* Start Provided data *

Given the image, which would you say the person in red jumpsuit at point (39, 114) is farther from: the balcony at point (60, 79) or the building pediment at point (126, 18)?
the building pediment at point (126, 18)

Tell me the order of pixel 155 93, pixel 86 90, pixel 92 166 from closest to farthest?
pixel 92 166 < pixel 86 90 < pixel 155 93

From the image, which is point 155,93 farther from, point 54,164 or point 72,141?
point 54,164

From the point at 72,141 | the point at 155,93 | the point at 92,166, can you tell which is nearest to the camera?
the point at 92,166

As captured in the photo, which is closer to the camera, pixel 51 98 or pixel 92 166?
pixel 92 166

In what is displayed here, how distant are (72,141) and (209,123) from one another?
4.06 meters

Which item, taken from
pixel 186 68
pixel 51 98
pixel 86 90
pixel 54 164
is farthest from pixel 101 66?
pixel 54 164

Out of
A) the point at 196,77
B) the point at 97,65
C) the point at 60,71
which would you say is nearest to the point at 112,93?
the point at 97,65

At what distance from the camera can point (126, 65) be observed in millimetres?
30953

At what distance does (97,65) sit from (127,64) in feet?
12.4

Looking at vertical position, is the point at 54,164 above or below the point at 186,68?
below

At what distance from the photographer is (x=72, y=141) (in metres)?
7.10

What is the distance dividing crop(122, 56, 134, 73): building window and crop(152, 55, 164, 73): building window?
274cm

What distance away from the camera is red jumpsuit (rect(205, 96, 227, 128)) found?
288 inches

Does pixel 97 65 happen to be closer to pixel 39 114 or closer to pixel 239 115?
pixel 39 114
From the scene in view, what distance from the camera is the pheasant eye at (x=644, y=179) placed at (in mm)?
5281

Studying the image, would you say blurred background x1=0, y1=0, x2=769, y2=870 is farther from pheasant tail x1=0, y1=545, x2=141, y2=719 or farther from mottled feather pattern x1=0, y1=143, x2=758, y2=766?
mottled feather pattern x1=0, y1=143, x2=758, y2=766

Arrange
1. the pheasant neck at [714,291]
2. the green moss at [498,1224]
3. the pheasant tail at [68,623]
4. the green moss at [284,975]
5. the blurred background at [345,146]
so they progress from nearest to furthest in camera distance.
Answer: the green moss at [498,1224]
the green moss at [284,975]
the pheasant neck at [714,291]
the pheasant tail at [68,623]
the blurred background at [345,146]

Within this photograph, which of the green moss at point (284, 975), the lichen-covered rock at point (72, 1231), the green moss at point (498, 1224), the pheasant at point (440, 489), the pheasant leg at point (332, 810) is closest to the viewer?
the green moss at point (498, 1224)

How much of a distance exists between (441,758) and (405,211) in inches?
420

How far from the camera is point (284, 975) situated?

* End Provided data *

- Task statement -
Please rewrite the records above, changing "red jumpsuit" to "red coverall" each time it occurs and leaving every other word untouched.

- Result of this task -
Given the image, which would you say the person in red coverall at point (39, 114) is farther from: the balcony at point (60, 79) or the building pediment at point (126, 18)?
the building pediment at point (126, 18)

Tell me the order of pixel 155 93, pixel 86 90, pixel 92 166 from closest to farthest?
pixel 92 166 < pixel 86 90 < pixel 155 93

From the image, which is point 155,93 farther from, point 54,164 or point 72,141?
point 54,164

From the point at 72,141 | the point at 155,93 | the point at 92,166, can you tell which is nearest to the camera?
the point at 92,166

As captured in the photo, which is closer to the camera, pixel 51 98 or pixel 92 166?
pixel 92 166

In what is displayed here, how distant are (72,141) and (209,123) from one another?
4.06 meters

Which item, taken from
pixel 186 68
pixel 51 98
pixel 86 90
pixel 54 164
is farthest from pixel 101 66?
pixel 54 164

Out of
A) the point at 196,77
B) the point at 97,65
C) the point at 60,71
which would you say is nearest to the point at 112,93?
the point at 97,65

At what distance from the camera can point (126, 65) be observed in millimetres?
30953

At what distance does (97,65) sit from (127,64) in feet?
12.4

Looking at vertical position, is the point at 54,164 above or below the point at 186,68?
below

At what distance from the photographer is (x=72, y=141) (in metres)?
7.10

What is the distance dividing crop(122, 56, 134, 73): building window and crop(152, 55, 164, 73): building window?
274cm

What distance away from the camera is red coverall (rect(205, 96, 227, 128)) found?
288 inches

Does pixel 97 65 happen to be closer to pixel 39 114 or closer to pixel 239 115?
pixel 39 114
From the scene in view, what distance from the camera is the pheasant eye at (x=644, y=179) placed at (in mm)?
5281

Studying the image, would you say blurred background x1=0, y1=0, x2=769, y2=870 is farther from pheasant tail x1=0, y1=545, x2=141, y2=719 or farther from mottled feather pattern x1=0, y1=143, x2=758, y2=766?
mottled feather pattern x1=0, y1=143, x2=758, y2=766

Arrange
1. the pheasant neck at [714,291]
2. the green moss at [498,1224]
3. the pheasant tail at [68,623]
4. the green moss at [284,975]
5. the blurred background at [345,146]
so they progress from nearest to furthest in camera distance.
Answer: the green moss at [498,1224]
the green moss at [284,975]
the pheasant neck at [714,291]
the pheasant tail at [68,623]
the blurred background at [345,146]

Within this photograph, which of the green moss at point (284, 975), the lichen-covered rock at point (72, 1231), the green moss at point (498, 1224), the pheasant at point (440, 489), the pheasant leg at point (332, 810) is closest to the viewer?
the green moss at point (498, 1224)

How much of a distance exists between (441,758) and (405,211) in inches?
420

How far from the camera is point (284, 975) situated?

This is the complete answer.